WHAT IS BEING ASKED:
With the pictures set aside, write out all of the data exactly as it stands.

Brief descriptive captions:

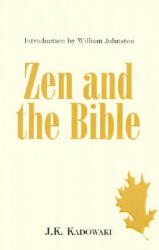 Zen and the Bible - J. K. Kadowaki (ISBN: 9781570754449)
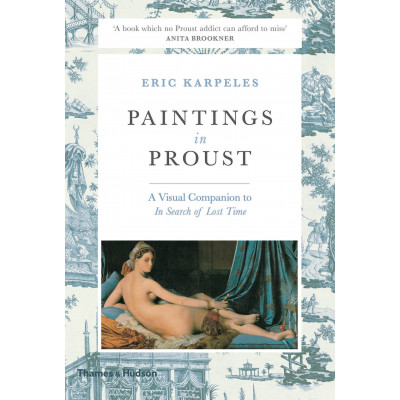 Paintings in Proust: A Visual Companion to 'In Search of Lost Time'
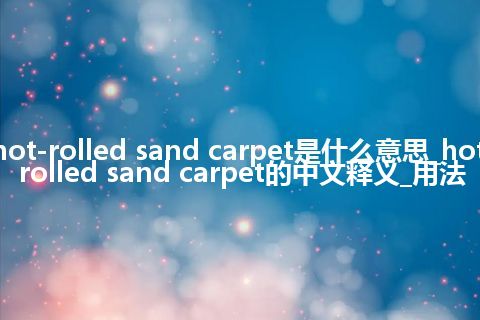 hot-rolled sand carpet是什么意思_hot-rolled sand carpet的中文释义_用法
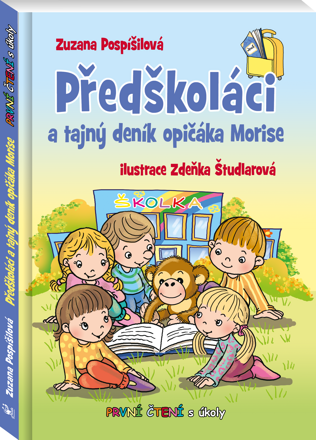 Předškoláci a tajný deník opičáka Morise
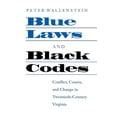 thumbnail image 1 of Blue Laws and Black Codes : Conflict, Courts, and Change in Twentieth-Century Virginia (Paperback), 1 of 1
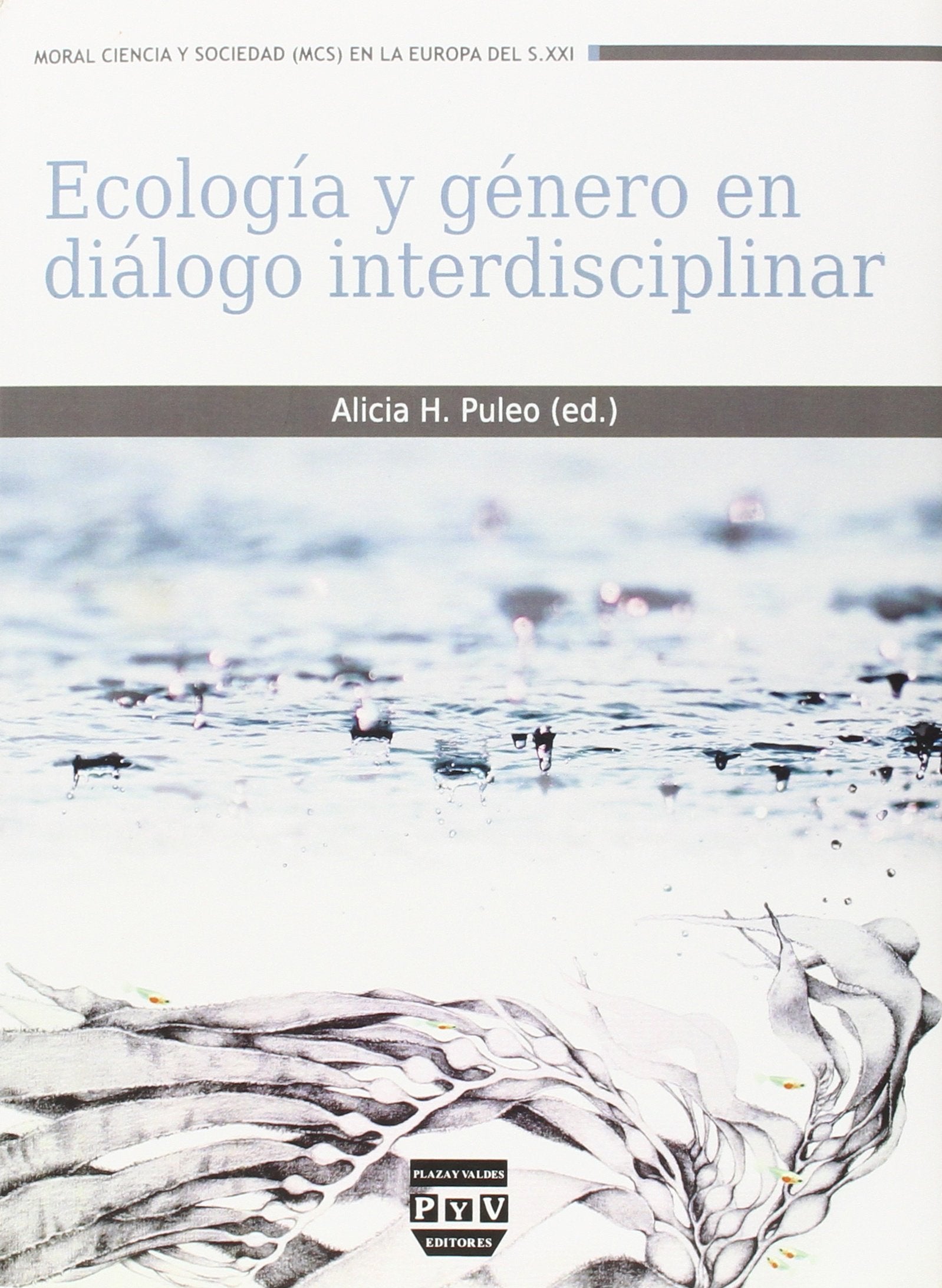 ECOLOGÍA Y GÉNERO EN DIÁLOGO INTERDISCIPLINAR (Moral, ciencia y sociedad)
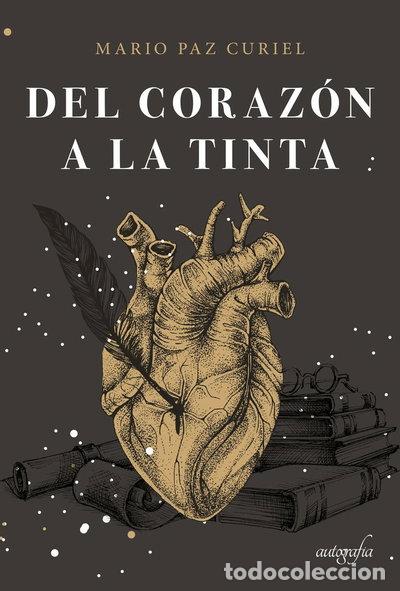 Libros: Del coraz&oacute;n a la tinta- 9788419367099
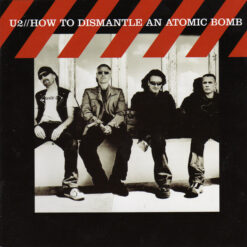 U2 - 2004 - How To Dismantle An Atomic Bomb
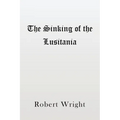 The Sinking of the Lusitania
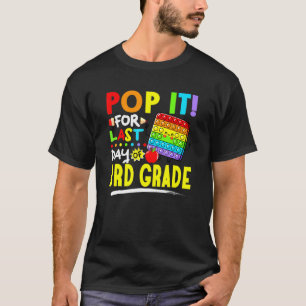 Fidget Pop It For Last Day Of 3rd Grade Last Day O T-Shirt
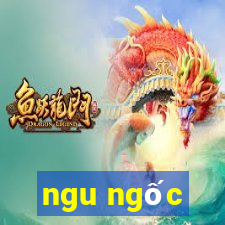 ngu ngốc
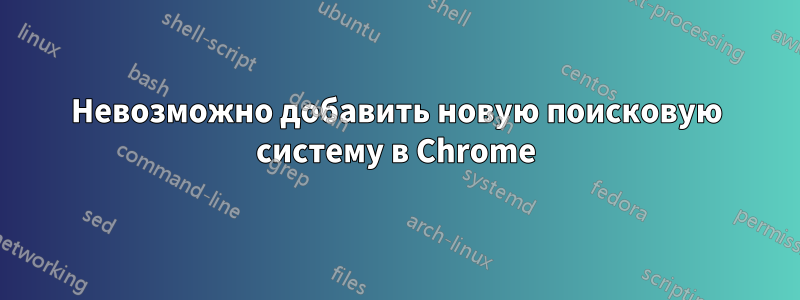 Невозможно добавить новую поисковую систему в Chrome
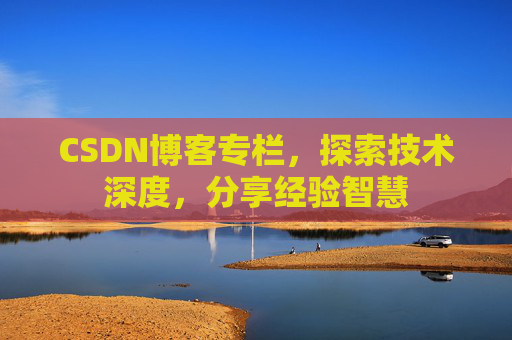 CSDN博客专栏，探索技术深度，分享经验智慧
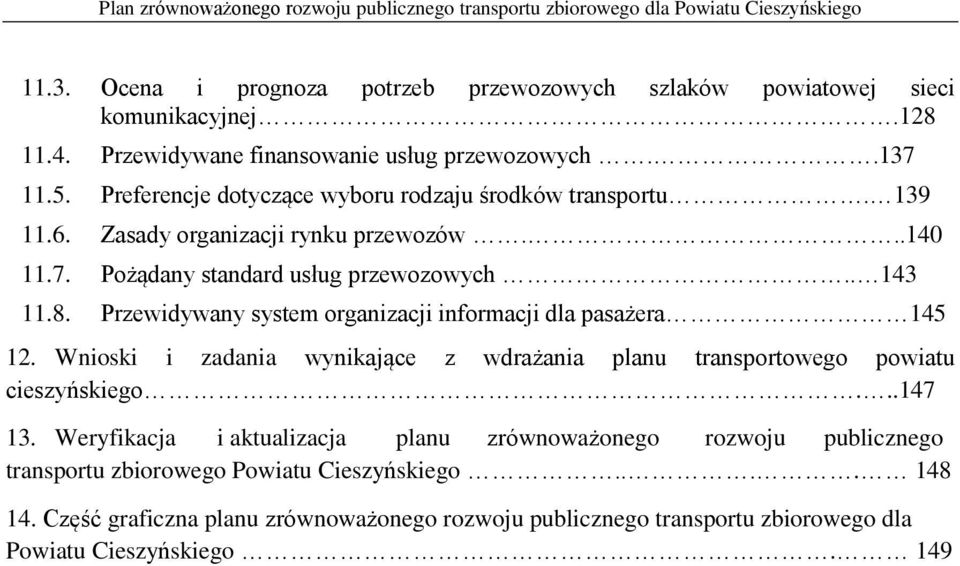 Przewidywany system organizacji informacji dla pasażera 145 12. Wnioski i zadania wynikające z wdrażania planu transportowego powiatu cieszyńskiego...147 13.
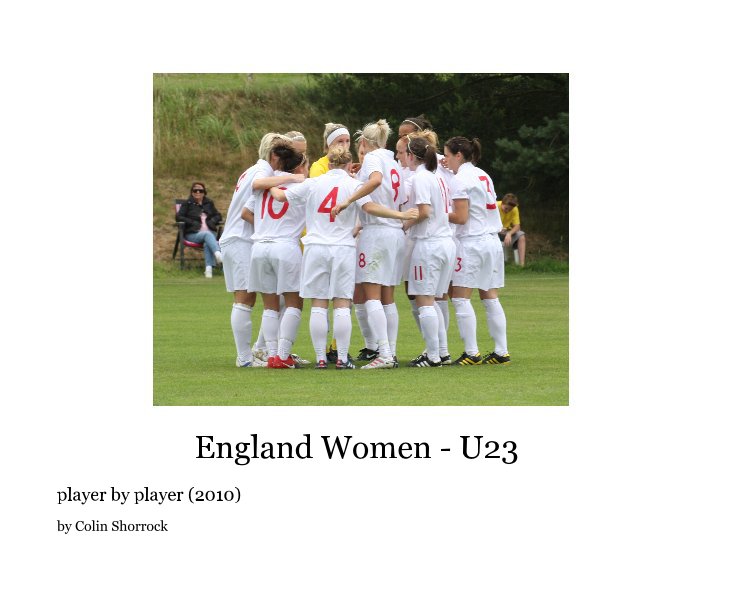View England Women - U23 by Colin Shorrock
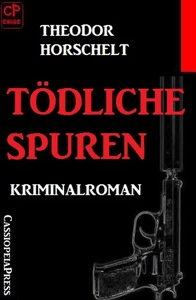Titel: Tödliche Spuren: Kriminalroman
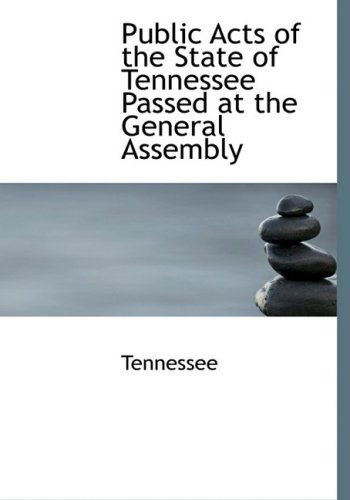 Cover for Tennessee · Public Acts of the State of Tennessee Passed at the General Assembly (Hardcover Book) [Large Print, Lrg edition] (2008)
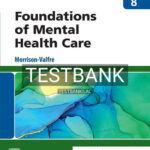 Test Bank for Foundations of Mental Health Care 8th Edition by Morrison-Valfre
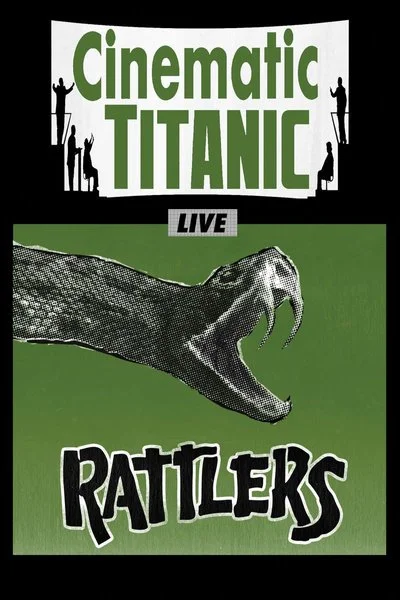 Affiche Cinematic Titanic Live: Rattlers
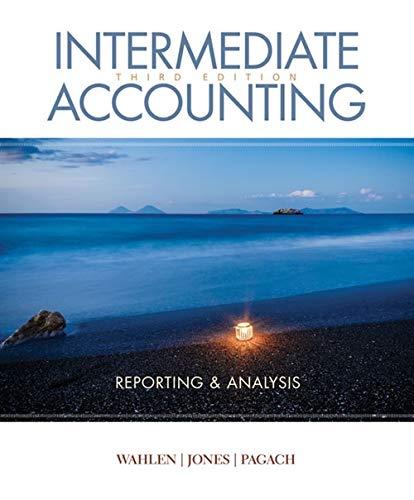 Intermediate Accounting: Reporting And Analysis - 3rd Edition - by James M. Wahlen, Jefferson P. Jones, Donald Pagach - ISBN 9781337788281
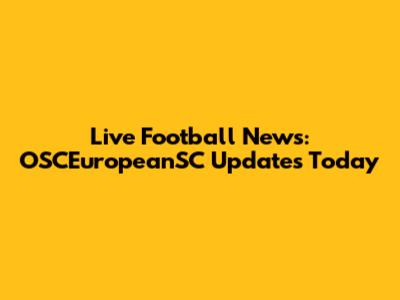 Live Football News: OSCEuropeanSC Updates Today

YOUR SOLUTION:
 Zen and the Bible - J. K. Kadowaki (ISBN: 9781570754449)
 Paintings in Proust: A Visual Companion to 'In Search of Lost Time'
 hot-rolled sand carpet是什么意思_hot-rolled sand carpet的中文释义_用法
 Předškoláci a tajný deník opičáka Morise
 thumbnail image 1 of Blue Laws and Black Codes : Conflict, Courts, and Change in Twentieth-Century Virginia (Paperback), 1 of 1
 ECOLOGÍA Y GÉNERO EN DIÁLOGO INTERDISCIPLINAR (Moral, ciencia y sociedad)
 Libros: Del coraz&oacute;n a la tinta- 9788419367099
 U2 - 2004 - How To Dismantle An Atomic Bomb
 The Sinking of the Lusitania
 Fidget Pop It For Last Day Of 3rd Grade Last Day O T-Shirt
 ngu ngốc
 Невозможно добавить новую поисковую систему в Chrome
 CSDN博客专栏，探索技术深度，分享经验智慧
 Przewidywany system organizacji informacji dla pasażera 145 12. Wnioski i zadania wynikające z wdrażania planu transportowego powiatu cieszyńskiego...147 13.
View England Women - U23 by Colin Shorrock
Titel: Tödliche Spuren: Kriminalroman
 Cover for Tennessee · Public Acts of the State of Tennessee Passed at the General Assembly (Hardcover Book) [Large Print, Lrg edition] (2008)
 Test Bank for Foundations of Mental Health Care 8th Edition by Morrison-Valfre
 Affiche Cinematic Titanic Live: Rattlers
 Intermediate Accounting: Reporting And Analysis - 3rd Edition - by James M. Wahlen, Jefferson P. Jones, Donald Pagach - ISBN 9781337788281
 Live Football News: OSCEuropeanSC Updates Today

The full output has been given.